EXERCISE AIM ▸
Repeat the following entries exactly, excluding pictures.

### ENTRIES SUPPLIED

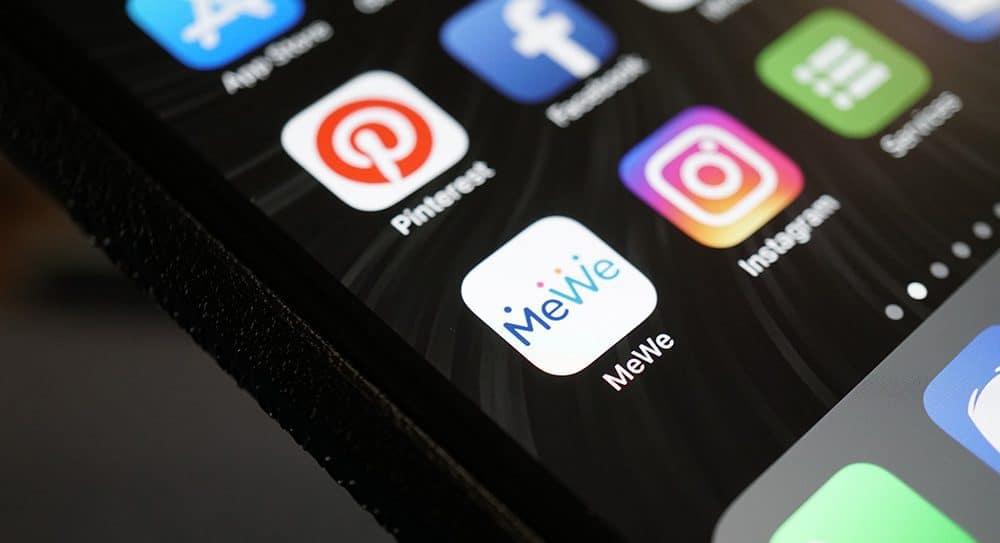 شبکه اجتماعی ضد فیسبوک MeWe در یک هفته 2.5 میلیون کاربر جدید جذب کرد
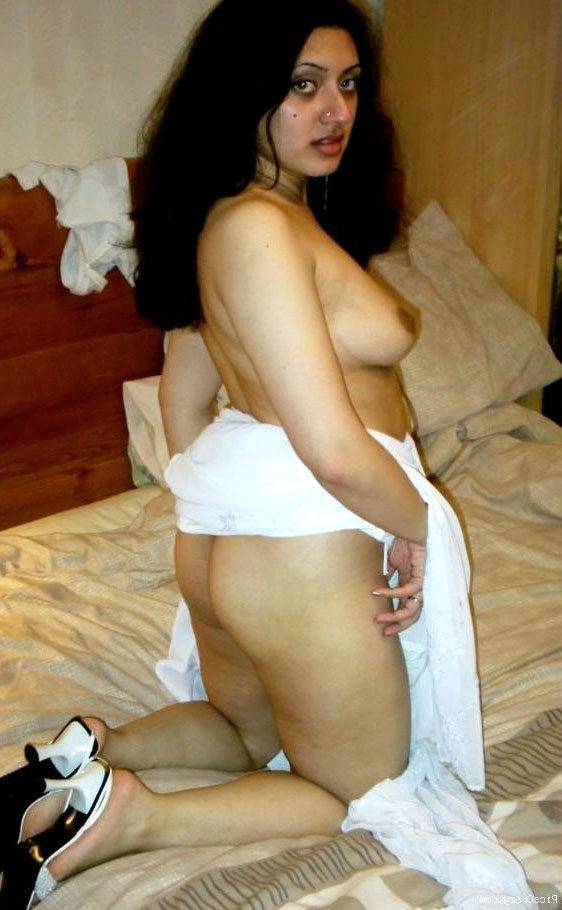 Bhabhi nude photo sexy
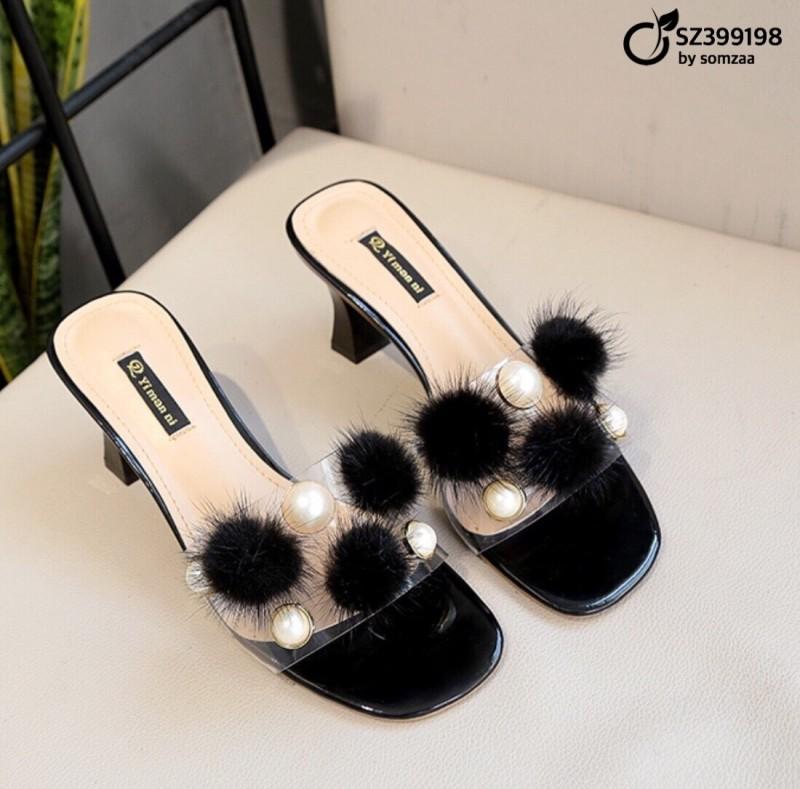 รองเท้าลำลองสีดำ ทรง maxi วัสดุ PU ติดขนฟู และ มุกเม็ดงาม (สีดำ )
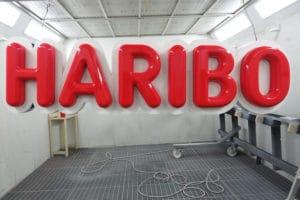 HARIBO Schriftzug fertig lackiert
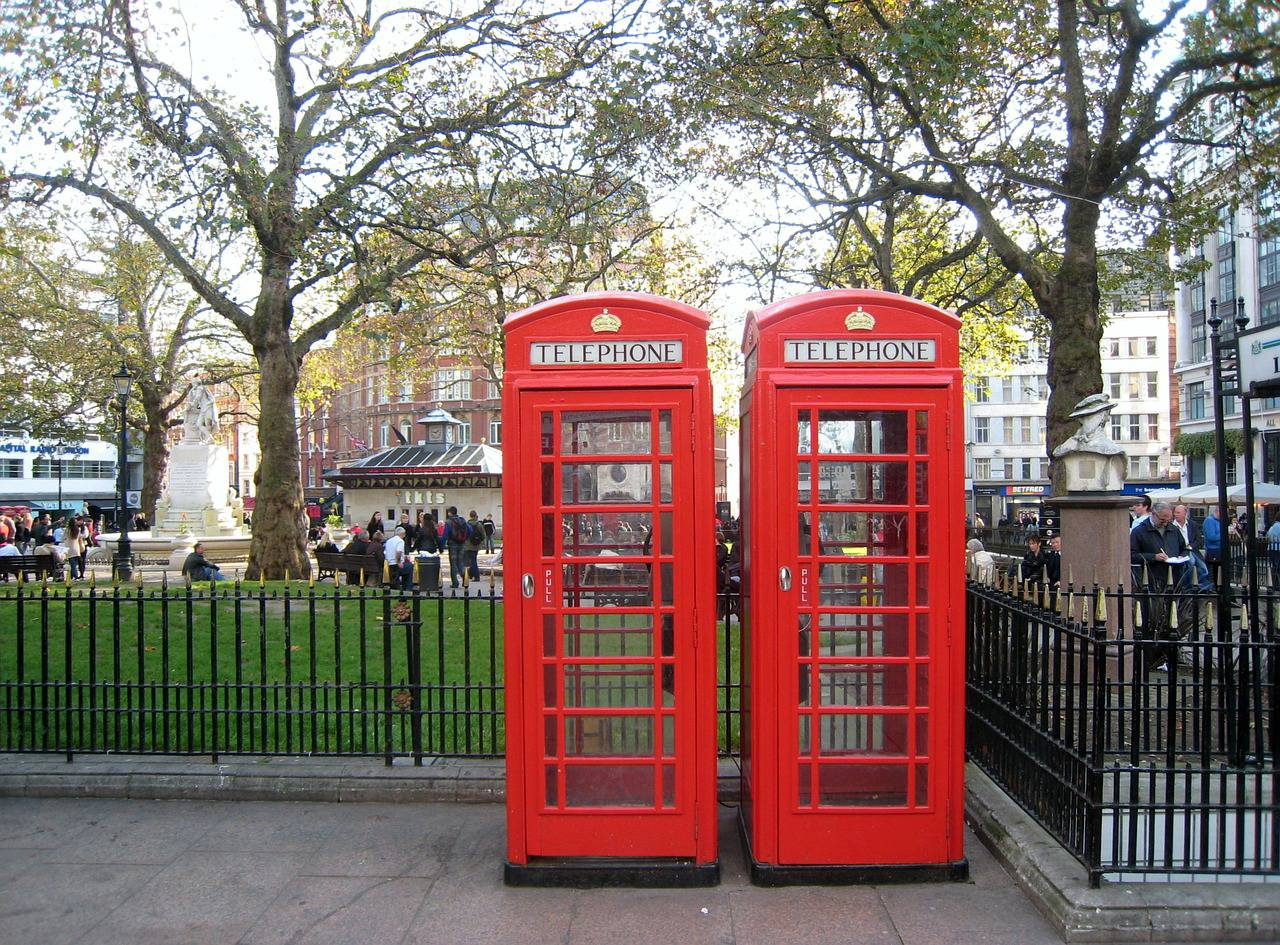 Le classiche cabine rosse del telefono a Londra (Pixabay)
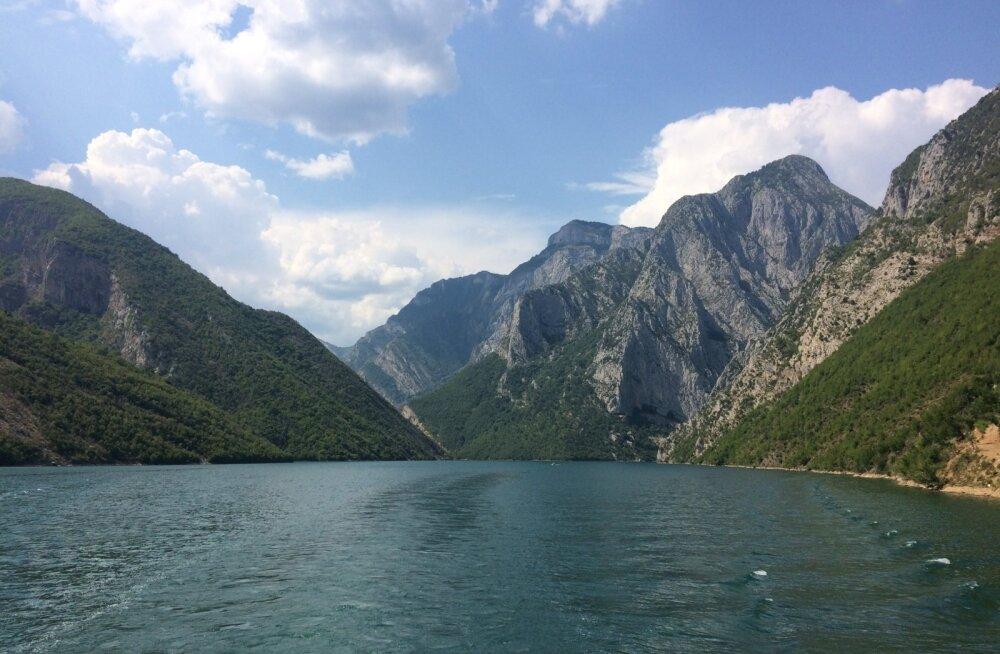 Paadisõit Komani järvel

######

EXERCISE SOLUTION ▸
 شبکه اجتماعی ضد فیسبوک MeWe در یک هفته 2.5 میلیون کاربر جدید جذب کرد
 Bhabhi nude photo sexy
 รองเท้าลำลองสีดำ ทรง maxi วัสดุ PU ติดขนฟู และ มุกเม็ดงาม (สีดำ )
 HARIBO Schriftzug fertig lackiert
 Le classiche cabine rosse del telefono a Londra (Pixabay)
 Paadisõit Komani järvel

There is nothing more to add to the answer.